Current and former members of Israel's legal and court system slammed a proposal by Justice Minister Ayelet Shaked to establish a special court to deal with housing disputes in Judea and Samaria, as opposed to giving the High Court sole jurisdiction over the matter. Attorney General Yehuda Weinstein said Thursday thar the idea had no chance of becoming law. According to a report in Yediot Achronot, Weinstein has discussed the matter with Prime Minister Binyamin Netanyahu and is of the opinion that such a court would never be accepted in the international community.
Shaked has been known to long support the idea. In the wake of the demolition of the Draynoff Houses in Beit El, Justice Minister Ayelet Shaked said that time stablish a special court to deal with housing disputes in Judea and Samaria, as opposed to giving the High Court sole jurisdiction over the matter.
“The system is broken,” Shaked said on Thursday. “The High Court does not accept evidence and arguments in these cases. Two lawyers for leftist group Yesh Din are able to set the agenda for the High Court, and turn it into a leftist agenda.”

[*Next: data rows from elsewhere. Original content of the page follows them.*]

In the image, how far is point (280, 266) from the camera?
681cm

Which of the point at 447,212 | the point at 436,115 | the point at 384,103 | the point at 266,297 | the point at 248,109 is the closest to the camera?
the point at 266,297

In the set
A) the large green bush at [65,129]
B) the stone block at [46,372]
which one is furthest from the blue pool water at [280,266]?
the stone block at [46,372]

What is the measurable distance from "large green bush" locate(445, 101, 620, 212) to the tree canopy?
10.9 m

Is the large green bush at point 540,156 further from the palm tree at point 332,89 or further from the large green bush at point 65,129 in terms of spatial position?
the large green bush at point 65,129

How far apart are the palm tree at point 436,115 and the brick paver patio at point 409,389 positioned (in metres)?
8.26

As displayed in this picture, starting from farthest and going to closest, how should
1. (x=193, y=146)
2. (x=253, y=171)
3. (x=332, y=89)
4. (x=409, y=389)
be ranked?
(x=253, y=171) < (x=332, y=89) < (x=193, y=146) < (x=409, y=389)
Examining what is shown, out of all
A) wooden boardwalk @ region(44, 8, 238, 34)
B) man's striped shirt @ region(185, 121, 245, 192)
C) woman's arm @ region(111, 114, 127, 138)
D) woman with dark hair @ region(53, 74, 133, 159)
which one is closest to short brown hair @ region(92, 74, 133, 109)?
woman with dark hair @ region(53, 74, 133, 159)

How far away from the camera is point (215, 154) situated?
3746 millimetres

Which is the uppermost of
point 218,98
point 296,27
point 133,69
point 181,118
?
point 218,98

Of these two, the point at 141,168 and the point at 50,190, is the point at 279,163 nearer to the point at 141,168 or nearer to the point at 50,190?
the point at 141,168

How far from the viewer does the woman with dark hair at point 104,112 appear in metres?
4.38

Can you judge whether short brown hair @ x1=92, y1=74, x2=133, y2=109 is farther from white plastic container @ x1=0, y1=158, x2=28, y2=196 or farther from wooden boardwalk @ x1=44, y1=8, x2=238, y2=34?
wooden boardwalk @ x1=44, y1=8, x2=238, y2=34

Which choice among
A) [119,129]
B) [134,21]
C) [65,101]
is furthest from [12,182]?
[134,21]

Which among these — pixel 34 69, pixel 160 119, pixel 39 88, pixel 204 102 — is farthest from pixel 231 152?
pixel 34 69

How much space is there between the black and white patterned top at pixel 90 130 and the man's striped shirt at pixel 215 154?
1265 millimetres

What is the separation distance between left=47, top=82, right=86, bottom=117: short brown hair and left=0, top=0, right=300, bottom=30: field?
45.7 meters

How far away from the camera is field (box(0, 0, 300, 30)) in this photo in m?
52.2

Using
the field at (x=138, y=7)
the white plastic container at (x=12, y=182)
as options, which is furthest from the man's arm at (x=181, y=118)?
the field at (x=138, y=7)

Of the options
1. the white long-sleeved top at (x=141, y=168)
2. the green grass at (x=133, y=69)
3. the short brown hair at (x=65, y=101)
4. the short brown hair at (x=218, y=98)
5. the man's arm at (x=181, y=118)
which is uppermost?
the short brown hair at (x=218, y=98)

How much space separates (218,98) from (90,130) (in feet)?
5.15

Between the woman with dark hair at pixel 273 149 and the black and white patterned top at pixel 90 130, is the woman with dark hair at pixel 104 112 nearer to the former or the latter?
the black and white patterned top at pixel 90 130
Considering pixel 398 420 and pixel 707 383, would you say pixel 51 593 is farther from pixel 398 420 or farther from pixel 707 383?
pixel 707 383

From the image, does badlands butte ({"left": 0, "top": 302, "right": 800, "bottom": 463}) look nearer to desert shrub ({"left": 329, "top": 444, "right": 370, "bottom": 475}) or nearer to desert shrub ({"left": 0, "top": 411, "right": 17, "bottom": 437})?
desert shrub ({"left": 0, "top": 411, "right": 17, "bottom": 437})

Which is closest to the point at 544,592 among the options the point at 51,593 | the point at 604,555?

With that, Shaked added, she had great respect for the Court, and that many of its decisions were “groundbreaking” in a very positive way. Nevertheless, she said, the High Court, which rules on matters of state, civil rights, constitutionality, and other matters is no place for petty disputes about whose deed of sale or contract was the more accurate one. “In Ra'anana, they send cases like these to the local civil court, not the High Court,” said Shaked. “Judea and Samaria should not be any different.”
Speaking on Israel Radio, former Justice Ministr Tzippy Livni said that the idea was a bad one for Israel. “This will be a tool to be used by the BDS supporters,” Livni said. “The 'evidence' used in this court will be automatically transferred to the International Criminal Court in the Hague as evidence of Israeli land theft. This will remove from Israel one of its few advantages on the international fron, the sense that it abides by international law.”
Analysts said that the High Court would be reluctant to give up its status as the “court of last resort” in matters such as land disputes between Israelis and Palestinians. Shaked's proposal seeks to relieve the High Court of the burden, and allowing judges to focus on the specifics of cases, instead of the “greater issues” and matters of state, such as the extent to which Israel should allow Jewish settlement in Judea and Samaria, she said.
“Such cases must be heard in terms of their specifics, with witnesses and evidence relating specifically to the issue of rights and ownership,” Shaked said. “We will work to set up such a court system.” According to Shaked, the idea was not actually her own, but that of former High Court Justice Edmond Levy, who had written about the matter years ago.